次の XAML 例では、FloatToIntConverter
のインスタンス化をそのリソース ディクショナリで行っています。
<ContentPage xmlns="http://schemas.microsoft.com/dotnet/2021/maui"
xmlns:x="http://schemas.microsoft.com/winfx/2009/xaml"
xmlns:local="clr-namespace:DataBindingDemos"
x:Class="DataBindingDemos.RgbColorSelectorPage"

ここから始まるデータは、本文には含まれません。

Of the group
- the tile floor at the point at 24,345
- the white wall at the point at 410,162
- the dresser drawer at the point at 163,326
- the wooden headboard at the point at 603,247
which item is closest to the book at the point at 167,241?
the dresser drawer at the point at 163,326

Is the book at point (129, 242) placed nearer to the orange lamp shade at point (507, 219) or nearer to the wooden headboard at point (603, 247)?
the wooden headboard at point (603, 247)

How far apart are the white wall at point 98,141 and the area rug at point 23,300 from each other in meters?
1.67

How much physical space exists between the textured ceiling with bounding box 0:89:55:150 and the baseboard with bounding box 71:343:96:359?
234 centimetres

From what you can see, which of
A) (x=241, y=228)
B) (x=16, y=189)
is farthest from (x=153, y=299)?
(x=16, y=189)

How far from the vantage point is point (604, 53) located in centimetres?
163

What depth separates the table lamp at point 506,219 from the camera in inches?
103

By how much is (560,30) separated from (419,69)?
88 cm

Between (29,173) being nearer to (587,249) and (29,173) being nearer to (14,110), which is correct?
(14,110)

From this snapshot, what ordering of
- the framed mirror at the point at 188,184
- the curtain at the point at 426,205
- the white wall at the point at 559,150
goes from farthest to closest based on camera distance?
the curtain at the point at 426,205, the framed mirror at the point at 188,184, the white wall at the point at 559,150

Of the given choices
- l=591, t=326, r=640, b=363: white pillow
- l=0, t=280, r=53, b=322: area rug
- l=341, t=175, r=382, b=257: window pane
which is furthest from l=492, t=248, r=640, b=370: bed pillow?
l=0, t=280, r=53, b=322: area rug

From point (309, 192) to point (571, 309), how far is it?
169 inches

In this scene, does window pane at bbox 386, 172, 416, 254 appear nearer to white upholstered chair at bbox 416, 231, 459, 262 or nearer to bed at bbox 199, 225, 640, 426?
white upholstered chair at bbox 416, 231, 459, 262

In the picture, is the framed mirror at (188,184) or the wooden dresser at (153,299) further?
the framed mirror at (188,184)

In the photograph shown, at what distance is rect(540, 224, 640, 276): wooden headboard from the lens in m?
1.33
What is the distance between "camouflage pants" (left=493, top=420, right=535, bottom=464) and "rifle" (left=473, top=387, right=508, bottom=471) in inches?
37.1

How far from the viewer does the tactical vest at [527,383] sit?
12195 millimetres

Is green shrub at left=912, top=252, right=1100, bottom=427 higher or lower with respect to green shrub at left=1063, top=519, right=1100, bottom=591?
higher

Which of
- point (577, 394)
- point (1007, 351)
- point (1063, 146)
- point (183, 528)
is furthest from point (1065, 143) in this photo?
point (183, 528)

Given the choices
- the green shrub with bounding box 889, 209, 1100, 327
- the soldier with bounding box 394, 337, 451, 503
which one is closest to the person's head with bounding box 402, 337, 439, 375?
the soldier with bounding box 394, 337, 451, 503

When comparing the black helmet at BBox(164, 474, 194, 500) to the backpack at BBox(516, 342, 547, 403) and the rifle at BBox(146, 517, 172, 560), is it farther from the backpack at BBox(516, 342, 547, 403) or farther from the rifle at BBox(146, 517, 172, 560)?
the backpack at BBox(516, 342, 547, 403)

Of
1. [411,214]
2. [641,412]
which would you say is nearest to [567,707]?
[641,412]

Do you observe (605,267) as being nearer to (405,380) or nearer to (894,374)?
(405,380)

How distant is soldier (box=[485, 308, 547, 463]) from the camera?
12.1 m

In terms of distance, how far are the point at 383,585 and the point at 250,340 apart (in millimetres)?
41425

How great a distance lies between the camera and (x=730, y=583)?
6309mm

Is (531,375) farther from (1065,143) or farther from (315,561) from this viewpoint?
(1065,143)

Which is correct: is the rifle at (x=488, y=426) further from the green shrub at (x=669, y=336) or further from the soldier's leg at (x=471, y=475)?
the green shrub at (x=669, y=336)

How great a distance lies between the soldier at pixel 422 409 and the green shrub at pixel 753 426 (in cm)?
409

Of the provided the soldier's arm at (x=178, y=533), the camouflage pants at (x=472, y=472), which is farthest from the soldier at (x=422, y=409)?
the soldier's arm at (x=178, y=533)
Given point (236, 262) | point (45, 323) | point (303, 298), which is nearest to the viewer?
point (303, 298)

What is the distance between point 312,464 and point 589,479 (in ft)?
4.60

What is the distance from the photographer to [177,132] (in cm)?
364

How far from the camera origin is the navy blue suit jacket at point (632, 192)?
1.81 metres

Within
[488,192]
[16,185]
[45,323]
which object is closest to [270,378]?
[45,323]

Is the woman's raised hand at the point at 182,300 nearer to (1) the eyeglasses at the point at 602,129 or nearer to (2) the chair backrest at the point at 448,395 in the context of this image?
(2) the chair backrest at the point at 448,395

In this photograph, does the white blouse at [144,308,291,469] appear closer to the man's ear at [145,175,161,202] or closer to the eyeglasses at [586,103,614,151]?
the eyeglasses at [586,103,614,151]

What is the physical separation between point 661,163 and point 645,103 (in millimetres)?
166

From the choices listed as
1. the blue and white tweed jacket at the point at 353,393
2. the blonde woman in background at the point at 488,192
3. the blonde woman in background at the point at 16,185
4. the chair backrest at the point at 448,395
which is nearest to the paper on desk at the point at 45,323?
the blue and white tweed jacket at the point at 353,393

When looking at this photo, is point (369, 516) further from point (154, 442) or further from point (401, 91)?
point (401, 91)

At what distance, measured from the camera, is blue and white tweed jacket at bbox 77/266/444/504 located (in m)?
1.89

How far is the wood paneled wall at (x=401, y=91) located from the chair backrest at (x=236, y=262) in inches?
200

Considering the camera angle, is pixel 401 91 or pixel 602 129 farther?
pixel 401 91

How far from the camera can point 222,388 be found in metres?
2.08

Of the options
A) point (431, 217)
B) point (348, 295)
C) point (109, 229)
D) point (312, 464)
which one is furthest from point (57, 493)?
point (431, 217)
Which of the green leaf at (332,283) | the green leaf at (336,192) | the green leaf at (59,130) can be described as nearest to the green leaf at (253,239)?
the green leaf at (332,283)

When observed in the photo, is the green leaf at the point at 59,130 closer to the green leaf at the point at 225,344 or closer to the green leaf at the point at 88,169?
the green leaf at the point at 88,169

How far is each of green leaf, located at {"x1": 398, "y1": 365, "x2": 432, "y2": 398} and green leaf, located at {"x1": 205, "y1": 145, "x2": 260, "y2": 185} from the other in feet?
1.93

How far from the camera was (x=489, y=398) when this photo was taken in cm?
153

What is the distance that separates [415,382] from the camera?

Title="RGB Color Selector">
<ContentPage.BindingContext>
<local:RgbColorViewModel Color="Gray" />
</ContentPage.BindingContext>
<ContentPage.Resources>
<Style TargetType="Slider">
<Setter Property="VerticalOptions" Value="Center" />
</Style>
<Style TargetType="Label">
<Setter Property="HorizontalTextAlignment" Value="Center" />
</Style>
<local:FloatToIntConverter x:Key="floatToInt" />
</ContentPage.Resources>
<StackLayout Margin="20">
<BoxView Color="{Binding Color}"
HeightRequest="100"
WidthRequest="100"
HorizontalOptions="Center" />
<StackLayout Margin="10, 0">
<Label Text="{Binding Name}" />
<Slider Value="{Binding Red}" />
<Label Text="{Binding Red,
Converter={StaticResource floatToInt},
ConverterParameter=255,
StringFormat='Red = {0:X2}'}" />
<Slider Value="{Binding Green}" />
<Label Text="{Binding Green,
Converter={StaticResource floatToInt},
ConverterParameter=255,
StringFormat='Green = {0:X2}'}" />
<Slider Value="{Binding Blue}" />
<Label>
<Label.Text>
<Binding Path="Blue"
StringFormat="Blue = {0:X2}"
Converter="{StaticResource floatToInt}">
<Binding.ConverterParameter>
<x:Single>255</x:Single>
</Binding.ConverterParameter>
</Binding>
</Label.Text>
</Label>
</StackLayout>
</StackLayout>
</ContentPage>
Red
および Green
プロパティの値は、Binding
マークアップ拡張を使って表示されます。 ただし、Blue
プロパティは Binding
クラスをインスタンス化して、明示的な float
値を ConverterParameter
プロパティに設定できる方法を示します。